A atriz e cantora Sophia Abrahão foi atacada nas redes sociais depois que cortou os cabelos no estilo "joãozinho"
A atriz e cantora Sophia Abrahão foi atacada nas redes sociais depois que cortou os cabelos no estilo "joãozinho" | Foto: Gshow -Carol Caminha/Divulgação



Cabelo e maquiagem são algumas maneiras de uma mulher mostrar seu estilo. Em pleno 2017 imaginamos que cortes de cabelo e cores de batom sejam algo de livre escolha feminina, porém, não é o que acontece. Há quase um ano a atriz e cantora Sophia Abrahão foi atacada nas redes sociais depois que cortou os cabelos no estilo "joãozinho".

"Cara de homem" e "parece uma 'sapatão'" foram algumas das postagens que a levaram a se posicionar: "Se o comentário fosse só para falar que está feio, não teria problema algum, cada um tem o seu gosto. Mas dizer que 'tá' feio porque parece uma 'sapatão'? Que tipo de gente é essa????", twitou.

No dia a dia podemos não ser ofendidas de forma tão ostensiva, mas muitas mulheres se privam de usar cabelo, maquiagem, roupas ou esmaltes de determinadas cores ou modelos por causa da opinião do companheiro ou dos filhos.

Coordenadora do Núcleo de Estudos de Gênero da UFPR e professora do programa de pós-graduação em sociologia da Universidade Federal do Paraná (UFPR), Marlene Tamanini conta que o comprimento do cabelo e as cores da maquiagem tiveram diferentes significados ao longo dos anos e ainda hoje podem sofrer determinadas regras de acordo com a profissão. Porém, não há mais razão para um marido ou namorado querer ditar como a mulher deve se arrumar.

"(Isso) Tem a característica da dominação. Ele acha que ela vai ser linda para ele a vida inteira, mas vão vir o trabalho, os filhos e ela não vai dar conta de ser para sempre quem ele imaginou. Quando a mulher aceita esse tipo de atitude (é porque) vê como proteção e amor, mas não é. Essa é uma forma de empoderamento masculino, que começa pelo controle do corpo, do cabelo, da amamentação, do útero. Isso vai se reproduzindo ao longo dos tempos, com outras caras", alerta.

◆ Trechos de um conjunto de dados de detecção
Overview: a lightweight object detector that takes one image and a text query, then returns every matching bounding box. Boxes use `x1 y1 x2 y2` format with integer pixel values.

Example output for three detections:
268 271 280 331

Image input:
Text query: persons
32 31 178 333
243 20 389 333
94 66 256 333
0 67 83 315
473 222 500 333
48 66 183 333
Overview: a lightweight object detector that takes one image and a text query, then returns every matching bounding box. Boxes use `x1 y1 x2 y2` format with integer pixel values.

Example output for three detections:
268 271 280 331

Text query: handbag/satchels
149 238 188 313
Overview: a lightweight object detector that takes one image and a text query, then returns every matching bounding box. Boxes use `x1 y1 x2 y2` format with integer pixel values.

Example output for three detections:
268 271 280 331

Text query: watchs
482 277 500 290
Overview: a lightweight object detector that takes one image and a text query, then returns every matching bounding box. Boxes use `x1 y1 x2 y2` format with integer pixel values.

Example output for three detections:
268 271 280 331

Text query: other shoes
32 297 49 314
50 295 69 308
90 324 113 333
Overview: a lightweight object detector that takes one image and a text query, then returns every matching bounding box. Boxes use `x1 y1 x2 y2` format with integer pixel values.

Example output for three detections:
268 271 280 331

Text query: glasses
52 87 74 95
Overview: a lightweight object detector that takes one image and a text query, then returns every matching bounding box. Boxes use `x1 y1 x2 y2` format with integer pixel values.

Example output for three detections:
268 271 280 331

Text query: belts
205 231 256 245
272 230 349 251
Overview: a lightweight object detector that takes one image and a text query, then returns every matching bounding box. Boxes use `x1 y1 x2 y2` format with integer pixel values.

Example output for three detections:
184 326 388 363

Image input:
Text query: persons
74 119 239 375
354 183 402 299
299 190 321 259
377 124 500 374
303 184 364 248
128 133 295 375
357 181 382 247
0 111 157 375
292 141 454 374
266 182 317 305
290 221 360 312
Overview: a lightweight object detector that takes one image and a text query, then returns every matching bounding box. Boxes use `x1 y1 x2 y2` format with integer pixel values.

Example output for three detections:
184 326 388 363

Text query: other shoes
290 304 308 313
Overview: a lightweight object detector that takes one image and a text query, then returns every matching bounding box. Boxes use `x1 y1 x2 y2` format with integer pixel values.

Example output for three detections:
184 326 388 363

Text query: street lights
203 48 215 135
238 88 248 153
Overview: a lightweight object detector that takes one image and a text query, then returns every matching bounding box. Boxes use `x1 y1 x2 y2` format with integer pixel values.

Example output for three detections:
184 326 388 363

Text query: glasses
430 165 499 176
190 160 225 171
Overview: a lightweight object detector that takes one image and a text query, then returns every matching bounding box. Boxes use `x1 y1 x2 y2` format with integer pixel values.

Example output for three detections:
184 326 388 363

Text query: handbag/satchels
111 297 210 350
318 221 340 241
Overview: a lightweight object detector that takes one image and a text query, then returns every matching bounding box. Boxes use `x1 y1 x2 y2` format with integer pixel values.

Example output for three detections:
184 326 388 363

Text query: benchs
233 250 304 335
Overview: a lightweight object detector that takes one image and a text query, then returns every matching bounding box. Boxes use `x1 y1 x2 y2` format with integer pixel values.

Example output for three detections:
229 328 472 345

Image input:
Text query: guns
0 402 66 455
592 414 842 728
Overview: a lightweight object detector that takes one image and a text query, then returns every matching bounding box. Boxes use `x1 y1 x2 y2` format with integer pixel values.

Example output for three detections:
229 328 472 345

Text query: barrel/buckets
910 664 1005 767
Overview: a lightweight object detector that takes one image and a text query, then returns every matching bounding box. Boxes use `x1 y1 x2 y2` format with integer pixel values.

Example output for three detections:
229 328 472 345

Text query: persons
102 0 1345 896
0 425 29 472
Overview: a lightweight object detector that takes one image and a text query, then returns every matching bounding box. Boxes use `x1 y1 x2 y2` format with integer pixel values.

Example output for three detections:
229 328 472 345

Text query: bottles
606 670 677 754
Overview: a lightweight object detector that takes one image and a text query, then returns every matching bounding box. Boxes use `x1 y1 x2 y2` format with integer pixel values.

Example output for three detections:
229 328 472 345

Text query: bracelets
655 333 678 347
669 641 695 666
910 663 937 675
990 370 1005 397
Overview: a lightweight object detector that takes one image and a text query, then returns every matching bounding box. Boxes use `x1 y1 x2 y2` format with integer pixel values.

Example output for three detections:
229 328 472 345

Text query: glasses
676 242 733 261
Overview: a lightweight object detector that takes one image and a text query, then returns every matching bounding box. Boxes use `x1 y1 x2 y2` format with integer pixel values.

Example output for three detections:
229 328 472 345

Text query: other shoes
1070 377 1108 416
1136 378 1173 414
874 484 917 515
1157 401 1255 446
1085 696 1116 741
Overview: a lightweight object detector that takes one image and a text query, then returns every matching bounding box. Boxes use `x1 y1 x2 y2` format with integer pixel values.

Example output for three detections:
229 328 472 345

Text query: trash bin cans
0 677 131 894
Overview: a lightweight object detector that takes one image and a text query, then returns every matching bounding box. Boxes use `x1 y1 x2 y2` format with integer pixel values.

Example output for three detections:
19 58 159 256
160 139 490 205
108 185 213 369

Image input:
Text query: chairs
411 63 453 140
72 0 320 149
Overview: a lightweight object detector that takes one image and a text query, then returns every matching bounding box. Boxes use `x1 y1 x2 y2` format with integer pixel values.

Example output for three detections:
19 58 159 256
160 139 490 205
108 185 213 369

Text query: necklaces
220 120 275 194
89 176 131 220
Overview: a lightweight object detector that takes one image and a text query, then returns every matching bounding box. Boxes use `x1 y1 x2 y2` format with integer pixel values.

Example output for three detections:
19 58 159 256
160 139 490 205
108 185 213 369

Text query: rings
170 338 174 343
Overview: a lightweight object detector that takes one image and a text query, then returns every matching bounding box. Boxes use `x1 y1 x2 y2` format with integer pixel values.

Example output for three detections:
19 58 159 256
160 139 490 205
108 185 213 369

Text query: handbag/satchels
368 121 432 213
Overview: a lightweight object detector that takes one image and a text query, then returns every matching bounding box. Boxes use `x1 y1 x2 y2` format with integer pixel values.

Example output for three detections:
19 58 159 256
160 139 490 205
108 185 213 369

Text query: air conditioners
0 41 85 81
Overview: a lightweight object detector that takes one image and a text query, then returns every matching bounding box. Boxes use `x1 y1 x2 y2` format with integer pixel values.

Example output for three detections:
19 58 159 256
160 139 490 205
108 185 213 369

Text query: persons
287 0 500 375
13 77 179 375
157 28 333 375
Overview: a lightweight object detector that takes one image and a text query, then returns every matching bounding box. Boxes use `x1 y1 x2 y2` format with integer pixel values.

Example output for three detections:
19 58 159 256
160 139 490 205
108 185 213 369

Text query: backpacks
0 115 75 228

◆ Tarefas
1) Extraia do texto sobre o corte de cabelo de Sophia Abrahão, sem nenhuma alteração, a passagem que começa pelas palavras que contêm "Coordenadora do Núcleo" e termina em "deve se arrumar.".
2) No texto sobre o corte de cabelo de Sophia Abrahão, por que muitas mulheres deixam de usar cabelo, maquiagem, roupas ou esmaltes de certas cores ou modelos? Responda em uma a três frases.
3) Por favor, dê continuidade ao texto sobre o corte de cabelo de Sophia Abrahão a partir do ponto em que ele para.

◆ Respostas escritas
1)
Coordenadora do Núcleo de Estudos de Gênero da UFPR e professora do programa de pós-graduação em sociologia da Universidade Federal do Paraná (UFPR), Marlene Tamanini conta que o comprimento do cabelo e as cores da maquiagem tiveram diferentes significados ao longo dos anos e ainda hoje podem sofrer determinadas regras de acordo com a profissão. Porém, não há mais razão para um marido ou namorado querer ditar como a mulher deve se arrumar.

2) Muitas mulheres deixam de usá-los por causa da opinião do companheiro ou dos filhos. Isso acontece no dia a dia, ainda que elas não sejam ofendidas de forma tão ostensiva.

3)
História
Marlene conta que, a depender do contexto, ter o cabelo comprido está associado à feminilidade e por isso usá-lo curto pode trazer diversas conotações. "Nas religiões pentecostais o cabelo comprido é associado ao sagrado, à pureza e visto como um manto. Já nos conventos cortar o cabelo significa esquecer de si, não ser atrativo para o outro. O cabelo curto também foi usado nas cortes como forma de higiene por causa de parasitas e neste caso somente os ricos podiam comprar perucas", explica.

De acordo com a professora, é seguindo o raciocínio de que o cabelo comprido representa feminilidade que mulheres são punidas com o corte de cabelo durante brigas com as rivais ou por problemas com criminosos. "Se a mulher se sente bonita com o cabelo comprido, ela se sentirá profundamente agredida com o corte do cabelo. A mulher que corta o cabelo da outra quando briga compartilha da representação masculina, de que a mulher 'natural', tem o cabelo comprido. A mulher que usa o cabelo curto, frente à masculinidade hegemônica, se torna menos desejada. Meninas que se tornam empoderadas com o cabelo comprido podem competir entre si para saber quem tem o cabelo mais bonito. Atrás disso tem um comportamento machista", diz Marlene.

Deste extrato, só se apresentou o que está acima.